What this exercise asks:
1 - In the column on the canceled Tom Hanks award, on what date did the West Point Association of Graduates cancel the Thayer Award event?
2 - Using the column on the canceled Tom Hanks award, explain why the author rejects the alumni group's stated reason for calling off the ceremony and parade.

Reading text:
━━━━━━━━
Tom Hanks Is Canceled and Donald Trump Applauds

By Keith Raffel

September 10, 2025 7 min read

The West Point Association of Graduates announced on June 11 that movie actor Tom Hanks would receive this year's Sylvanus Thayer Award at a ceremony and parade this month hosted by the U.S. Military Academy. The award goes "to an outstanding citizen of the United States whose service and accomplishments in the national interest exemplify personal devotion to the ideals expressed in West Point's motto: 'Duty, Honor, Country.'"

On Sept. 6, the alumni group canceled the event.

In its original announcement, the alumni group called out Hanks' positive portrayals of American service members. He starred as real-life hero Navy Capt. James Lovell in "Apollo 13" and fictional hero Army Capt. John Miller in the World War II epic "Saving Private Ryan." He won the 1995 best actor Oscar playing the mythical Medal of Honor winner Forrest Gump. He served as executive producer of the miniseries "Band of Brothers" in 2001, "The Pacific" in 2010 and "Masters of the Air" in 2024, featuring American soldiers, sailors, airmen and Marines during World War II.

In noncinema activities, Hanks served as national spokesperson for the World War II Memorial in Washington, D.C., as national chairperson of the D-Day Museum Capital Campaign and as chairperson of the Elizabeth Dole Foundation's Hidden Heroes campaign. In 2006, he was inducted as an honorary member of the United States Army Rangers Hall of Fame, and in 2016, he received the Presidential Medal of Freedom.

The explanation given for the cancellation of the ceremony and parade was to allow "the Academy to continue its focus on its core mission of preparing cadets to lead, fight, and win as officers in the world's most lethal force, the United States Army." Apparently, a ceremony at West Point would be a diversion this year.

I do not believe a word of that excuse. The entertainer Bob Hope accepted his Thayer Award at West Point before an audience of about 3,500 cadets, officers and guests in the midst of the Vietnam War. Could the true reason for the cancellation be Hanks' record of support for the candidacies of Barack Obama, Hillary Clinton, Joe Biden and Kamala Harris? And what about his parody of Trump supporters on the 50th anniversary show of "Saturday Night Live" earlier this year? My guess is that the alumni group realized a ceremony and parade for Hanks might precipitate an eruption of Trumpian anger. Instead, the cancellation generated enthusiastic White House support.

Trump celebrated the decision on social media: "Our great West Point (getting greater all the time!) has smartly cancelled the Award Ceremony for actor Tom Hanks." It made no difference to the president that it was the Academy's alumni association, not the military academy itself, that made the decision. He continued, "We don't need destructive, WOKE recipients getting our cherished American Awards!!!"

It sure looks to me — and to Trump, too — as though the cancellation is one more instance of the country's "reverse cancel culture": being canceled for disloyalty to MAGA ideals.

This past July 14, late night host Stephen Colbert criticized Paramount for settling a lawsuit with Trump as a "big fat bribe." Two days later the CBS Network, owned by Paramount, canceled Colbert's show. Trump warned that "next up" for cancellation would be Colbert's counterparts who also belittle him, the "even less talented Jimmy Kimmel, and then, a weak, and very insecure, Jimmy Fallon."
━━━━━━━━
Provided records:
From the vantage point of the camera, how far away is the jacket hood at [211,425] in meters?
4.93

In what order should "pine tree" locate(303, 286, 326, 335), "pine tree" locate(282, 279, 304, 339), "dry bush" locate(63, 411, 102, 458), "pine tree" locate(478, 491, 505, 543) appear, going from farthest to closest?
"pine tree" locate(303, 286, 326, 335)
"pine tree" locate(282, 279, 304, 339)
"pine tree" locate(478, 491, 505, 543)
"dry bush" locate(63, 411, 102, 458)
━━━━━━━━
Solutions to the problems:
1 - September 6.

2 - The group said the cancellation would let the Academy keep its focus on preparing cadets to lead, fight, and win as Army officers, implying a ceremony would be a diversion this year. The author disbelieves this because Bob Hope accepted his Thayer Award at West Point before about 3,500 cadets, officers, and guests during the Vietnam War. The author suspects instead that the real reasons were Hanks' support for Democratic candidates and his "Saturday Night Live" parody of Trump supporters.